**Supplied data:**
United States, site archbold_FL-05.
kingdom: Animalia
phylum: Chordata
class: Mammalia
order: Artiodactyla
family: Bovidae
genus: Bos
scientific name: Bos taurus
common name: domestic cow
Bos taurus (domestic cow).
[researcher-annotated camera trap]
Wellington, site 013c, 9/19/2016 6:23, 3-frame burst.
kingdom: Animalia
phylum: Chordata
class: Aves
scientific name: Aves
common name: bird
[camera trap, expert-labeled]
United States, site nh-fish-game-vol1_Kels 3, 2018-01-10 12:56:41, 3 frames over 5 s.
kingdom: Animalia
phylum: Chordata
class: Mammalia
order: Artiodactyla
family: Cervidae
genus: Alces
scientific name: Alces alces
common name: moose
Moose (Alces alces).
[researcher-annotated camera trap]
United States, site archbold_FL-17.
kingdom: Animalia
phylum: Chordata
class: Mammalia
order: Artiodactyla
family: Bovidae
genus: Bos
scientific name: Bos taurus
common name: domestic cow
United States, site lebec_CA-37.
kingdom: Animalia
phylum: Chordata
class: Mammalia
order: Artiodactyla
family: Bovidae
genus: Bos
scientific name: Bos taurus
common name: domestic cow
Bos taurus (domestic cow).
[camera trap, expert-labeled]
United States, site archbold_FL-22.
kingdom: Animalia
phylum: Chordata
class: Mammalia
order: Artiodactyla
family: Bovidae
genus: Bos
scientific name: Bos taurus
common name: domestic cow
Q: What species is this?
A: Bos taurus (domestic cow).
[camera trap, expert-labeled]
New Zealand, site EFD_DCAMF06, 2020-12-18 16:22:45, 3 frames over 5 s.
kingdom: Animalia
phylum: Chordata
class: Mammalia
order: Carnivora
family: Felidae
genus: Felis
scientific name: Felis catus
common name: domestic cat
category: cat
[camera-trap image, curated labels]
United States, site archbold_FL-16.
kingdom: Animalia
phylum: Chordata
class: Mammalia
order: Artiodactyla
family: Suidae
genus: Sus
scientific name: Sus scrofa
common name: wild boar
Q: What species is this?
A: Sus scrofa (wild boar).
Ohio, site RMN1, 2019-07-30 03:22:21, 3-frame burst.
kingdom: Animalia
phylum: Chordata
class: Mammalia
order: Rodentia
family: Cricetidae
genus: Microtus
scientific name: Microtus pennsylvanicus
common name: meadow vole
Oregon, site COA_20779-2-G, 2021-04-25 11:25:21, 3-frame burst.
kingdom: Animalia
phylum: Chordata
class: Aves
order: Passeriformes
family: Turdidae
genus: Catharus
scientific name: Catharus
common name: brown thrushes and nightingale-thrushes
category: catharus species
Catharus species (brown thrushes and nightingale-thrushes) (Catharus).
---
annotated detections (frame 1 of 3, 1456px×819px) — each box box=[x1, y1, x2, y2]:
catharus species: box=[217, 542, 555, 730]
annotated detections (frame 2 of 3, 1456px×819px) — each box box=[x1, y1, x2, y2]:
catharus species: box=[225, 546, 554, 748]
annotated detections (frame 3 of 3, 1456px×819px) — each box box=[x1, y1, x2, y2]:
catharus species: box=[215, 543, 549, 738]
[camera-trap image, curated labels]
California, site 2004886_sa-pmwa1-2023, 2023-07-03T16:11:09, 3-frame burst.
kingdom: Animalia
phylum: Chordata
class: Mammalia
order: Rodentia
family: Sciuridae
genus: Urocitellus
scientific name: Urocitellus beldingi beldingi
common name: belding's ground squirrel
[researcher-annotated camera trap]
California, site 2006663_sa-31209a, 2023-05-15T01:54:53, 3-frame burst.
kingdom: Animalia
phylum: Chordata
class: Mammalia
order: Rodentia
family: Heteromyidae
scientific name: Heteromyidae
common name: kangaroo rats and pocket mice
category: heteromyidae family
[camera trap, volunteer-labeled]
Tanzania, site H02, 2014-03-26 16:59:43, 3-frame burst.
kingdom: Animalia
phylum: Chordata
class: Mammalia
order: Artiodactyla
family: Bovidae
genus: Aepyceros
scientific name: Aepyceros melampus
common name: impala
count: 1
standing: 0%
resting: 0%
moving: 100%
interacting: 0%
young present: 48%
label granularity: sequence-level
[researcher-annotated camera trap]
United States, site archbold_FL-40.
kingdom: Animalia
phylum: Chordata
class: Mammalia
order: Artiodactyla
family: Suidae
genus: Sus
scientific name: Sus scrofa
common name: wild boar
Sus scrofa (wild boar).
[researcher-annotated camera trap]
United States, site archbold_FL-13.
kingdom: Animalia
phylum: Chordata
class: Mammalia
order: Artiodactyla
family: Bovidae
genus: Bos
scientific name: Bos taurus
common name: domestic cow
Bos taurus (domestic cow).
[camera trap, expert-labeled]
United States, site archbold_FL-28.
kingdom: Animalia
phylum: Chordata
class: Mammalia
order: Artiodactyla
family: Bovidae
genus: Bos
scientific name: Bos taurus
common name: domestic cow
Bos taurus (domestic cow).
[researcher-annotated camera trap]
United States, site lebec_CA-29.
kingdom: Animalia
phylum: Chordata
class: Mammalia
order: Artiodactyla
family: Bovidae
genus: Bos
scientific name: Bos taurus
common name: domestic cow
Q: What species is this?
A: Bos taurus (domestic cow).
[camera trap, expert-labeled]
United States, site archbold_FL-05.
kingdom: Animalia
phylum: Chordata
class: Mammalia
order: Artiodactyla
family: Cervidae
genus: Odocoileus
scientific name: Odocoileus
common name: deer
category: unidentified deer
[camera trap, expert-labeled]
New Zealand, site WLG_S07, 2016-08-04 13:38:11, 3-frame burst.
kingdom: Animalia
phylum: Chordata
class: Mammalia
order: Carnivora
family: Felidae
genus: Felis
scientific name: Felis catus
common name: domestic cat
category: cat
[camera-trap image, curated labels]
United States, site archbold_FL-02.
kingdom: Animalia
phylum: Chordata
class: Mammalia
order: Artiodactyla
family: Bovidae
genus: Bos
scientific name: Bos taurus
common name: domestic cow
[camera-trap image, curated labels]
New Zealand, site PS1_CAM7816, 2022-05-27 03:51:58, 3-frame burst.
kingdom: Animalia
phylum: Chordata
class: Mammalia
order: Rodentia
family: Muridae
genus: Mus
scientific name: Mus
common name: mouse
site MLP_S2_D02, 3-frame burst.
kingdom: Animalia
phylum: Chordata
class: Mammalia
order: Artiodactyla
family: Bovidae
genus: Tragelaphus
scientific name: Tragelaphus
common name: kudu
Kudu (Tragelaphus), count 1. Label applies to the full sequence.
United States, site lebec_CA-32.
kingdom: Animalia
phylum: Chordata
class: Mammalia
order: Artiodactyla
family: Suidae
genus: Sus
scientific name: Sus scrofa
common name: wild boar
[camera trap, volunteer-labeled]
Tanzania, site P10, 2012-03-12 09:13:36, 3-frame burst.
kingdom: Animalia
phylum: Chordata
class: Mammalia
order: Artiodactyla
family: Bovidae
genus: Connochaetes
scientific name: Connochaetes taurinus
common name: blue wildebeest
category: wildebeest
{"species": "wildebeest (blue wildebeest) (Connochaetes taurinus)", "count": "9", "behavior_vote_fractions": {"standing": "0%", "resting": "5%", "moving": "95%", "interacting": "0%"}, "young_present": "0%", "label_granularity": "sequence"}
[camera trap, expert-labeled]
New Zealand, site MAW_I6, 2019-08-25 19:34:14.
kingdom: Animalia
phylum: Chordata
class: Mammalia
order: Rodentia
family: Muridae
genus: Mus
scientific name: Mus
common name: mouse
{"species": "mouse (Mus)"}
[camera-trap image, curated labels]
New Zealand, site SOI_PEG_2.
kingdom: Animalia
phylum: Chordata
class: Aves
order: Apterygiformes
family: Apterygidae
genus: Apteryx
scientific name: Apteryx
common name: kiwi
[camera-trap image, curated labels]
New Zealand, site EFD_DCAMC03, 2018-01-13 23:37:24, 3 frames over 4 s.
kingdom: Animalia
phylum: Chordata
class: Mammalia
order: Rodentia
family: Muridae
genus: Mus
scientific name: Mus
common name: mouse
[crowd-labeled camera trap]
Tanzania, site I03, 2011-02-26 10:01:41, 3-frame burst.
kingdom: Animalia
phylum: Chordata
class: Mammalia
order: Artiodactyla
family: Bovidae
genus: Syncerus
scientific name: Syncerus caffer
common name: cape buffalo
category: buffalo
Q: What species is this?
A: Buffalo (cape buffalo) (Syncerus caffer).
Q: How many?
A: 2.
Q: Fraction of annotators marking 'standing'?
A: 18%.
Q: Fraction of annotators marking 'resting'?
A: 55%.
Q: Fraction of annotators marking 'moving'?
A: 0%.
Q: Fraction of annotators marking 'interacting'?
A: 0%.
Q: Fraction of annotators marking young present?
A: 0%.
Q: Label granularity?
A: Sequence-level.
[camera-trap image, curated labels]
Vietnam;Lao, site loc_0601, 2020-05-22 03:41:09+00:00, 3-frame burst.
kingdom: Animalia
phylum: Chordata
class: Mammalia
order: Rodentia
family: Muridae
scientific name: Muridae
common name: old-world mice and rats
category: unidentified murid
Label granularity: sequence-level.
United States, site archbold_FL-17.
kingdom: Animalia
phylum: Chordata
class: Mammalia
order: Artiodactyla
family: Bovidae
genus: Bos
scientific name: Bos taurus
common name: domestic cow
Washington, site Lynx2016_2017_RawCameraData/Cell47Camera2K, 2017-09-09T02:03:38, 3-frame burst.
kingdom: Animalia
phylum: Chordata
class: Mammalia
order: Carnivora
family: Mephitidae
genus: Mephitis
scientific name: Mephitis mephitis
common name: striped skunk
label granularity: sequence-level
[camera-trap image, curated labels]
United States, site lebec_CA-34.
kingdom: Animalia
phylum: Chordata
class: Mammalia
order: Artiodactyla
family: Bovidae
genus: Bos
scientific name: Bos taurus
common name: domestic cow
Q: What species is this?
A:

**Try it:** Copy out every line from the records that has the word "Connochaetes".

**Answer to this problem:**
genus: Connochaetes
scientific name: Connochaetes taurinus
{"species": "wildebeest (blue wildebeest) (Connochaetes taurinus)", "count": "9", "behavior_vote_fractions": {"standing": "0%", "resting": "5%", "moving": "95%", "interacting": "0%"}, "young_present": "0%", "label_granularity": "sequence"}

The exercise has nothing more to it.